Better praying through chemistry?

I couldn't help smiling when I heard about about some research out of Johns Hopkins University that's been in the news this past week, namely that psilocybin, the active ingredient in hallucinogen mushrooms, can induce spiritual experiences. Wait a minute, guys, didn't anybody check the file on the Sixties? I mean, Timothy Leary may be dead and all, but didn't we already know that?

To be serious, this study was supposed to be significant for two reasons, the first being that research in this area had pretty much shut down since the Sixties, thanks largely to the bad rep it got from association with old Tim, and the second being that these current researchers are the first to apply rigorous scientific standards to this work. The results, says Roland Griffiths, the study's lead researcher, show that "under very defined conditions, with careful preparation, you can safely and fairly reliably occasion what's called a primary mystical experience that may lead to positive changes in a person" lasting long after the mushroom trip is over.

According to the Hopkins press release describing the study:

More than 60 percent of subjects described the effects of psilocybin in ways that met criteria for a “full mystical experience” as measured by established psychological scales.
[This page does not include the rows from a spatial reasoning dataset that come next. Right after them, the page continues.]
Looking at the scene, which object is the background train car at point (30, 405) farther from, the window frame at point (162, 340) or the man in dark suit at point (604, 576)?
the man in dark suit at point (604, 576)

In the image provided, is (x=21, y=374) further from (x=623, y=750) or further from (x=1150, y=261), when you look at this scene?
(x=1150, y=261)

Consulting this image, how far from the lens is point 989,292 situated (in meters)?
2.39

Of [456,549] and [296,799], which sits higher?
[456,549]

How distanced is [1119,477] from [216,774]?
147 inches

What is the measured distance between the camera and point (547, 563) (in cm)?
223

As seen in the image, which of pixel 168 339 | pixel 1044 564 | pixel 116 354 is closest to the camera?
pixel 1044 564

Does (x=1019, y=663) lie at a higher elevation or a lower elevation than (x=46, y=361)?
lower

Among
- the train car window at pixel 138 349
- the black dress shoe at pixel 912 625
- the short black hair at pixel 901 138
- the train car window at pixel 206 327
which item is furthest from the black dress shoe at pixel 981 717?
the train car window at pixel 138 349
One third said the experience was the single most spiritually significant of their lifetimes; and more than two-thirds rated it among their five most meaningful and spiritually significant. Griffiths says subjects liken it to the importance of the birth of their first child or the death of a parent.

Two months later, 79 percent of subjects reported moderately or greatly increased well-being or life satisfaction compared with those given a placebo at the same test session. A majority said their mood, attitudes and behaviors had changed for the better. Structured interviews with family members, friends and co-workers generally confirmed the subjects' remarks. Results of a year-long followup are being readied for publication.
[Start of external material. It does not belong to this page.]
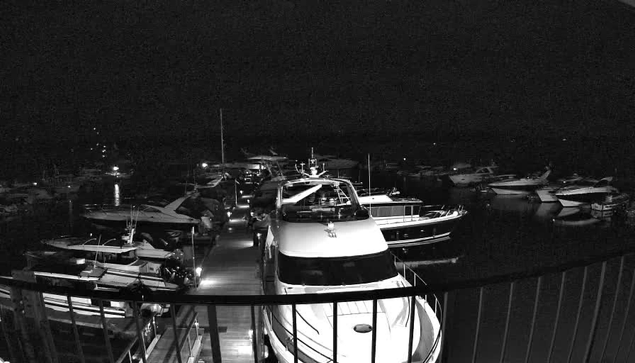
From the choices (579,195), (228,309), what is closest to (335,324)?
(228,309)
Interesting stuff, this, though I must admit that I do find it somewhat troubling. Maybe I'm just jealous; I have a little experience in this area myself (I'm a child of that era, remember) and while we certainly had fun, I can't say I remember anything profoundly mystical coming out of those adventures. Beyond that, I don't like wondering if subsequent experiences when I felt especially close to God were really just a matter of brain chemistry. Again according to the Hopkins press release, "The agent, a plant alkaloid called psilocybin, mimics the effect of serotonin on brain receptors--as do some other hallucinogens--but precisely where in the brain and in what manner are unknown."

Interestingly, those chosen to take part in the study were already spiritually active. "We felt that volunteers who had some engagement with prayer, meditation, churchgoing, or similar activities would be better equipped to understand and consolidate any mystical-type experiences they might have in the study," Griffiths says. In what I've read he doesn't indicate whether he believes in the "Beyond" his subjects experienced, but he does seem to say that just because the research subjects' experience of a "Beyond" was chemically induced, that doesn't have to mean that what they experienced isn't real.
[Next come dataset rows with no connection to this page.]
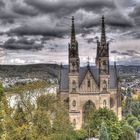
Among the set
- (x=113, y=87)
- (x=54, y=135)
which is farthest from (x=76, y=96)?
(x=54, y=135)

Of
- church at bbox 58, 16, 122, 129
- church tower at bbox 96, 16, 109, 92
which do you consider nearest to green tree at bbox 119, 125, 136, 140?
church at bbox 58, 16, 122, 129

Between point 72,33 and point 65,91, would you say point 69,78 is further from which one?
point 72,33

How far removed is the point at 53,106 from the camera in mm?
65750

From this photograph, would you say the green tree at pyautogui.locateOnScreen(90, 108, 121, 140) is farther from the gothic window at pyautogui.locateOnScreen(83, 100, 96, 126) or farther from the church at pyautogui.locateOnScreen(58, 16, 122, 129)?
the gothic window at pyautogui.locateOnScreen(83, 100, 96, 126)

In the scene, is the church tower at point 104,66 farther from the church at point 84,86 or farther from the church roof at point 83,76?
the church roof at point 83,76

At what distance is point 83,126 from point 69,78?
9.44 meters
In other news about new academic studies proving what we already knew, researchers at Princeton University have found that the link between wealth and happiness is illusory and mostly exaggerated. Didn't Jesus say something along those lines about two thousand years ago?

Final item, I went to Mass one day last week and noticed eleven women and four men in attendance, a slightly higher representation of men than we sometimes see. I checked out a Christian meditation group at the same church Monday evening, and there were approximately seven women and two men. Will someone please remind me why the men get to run this organization? Can anyone explain why the women let them?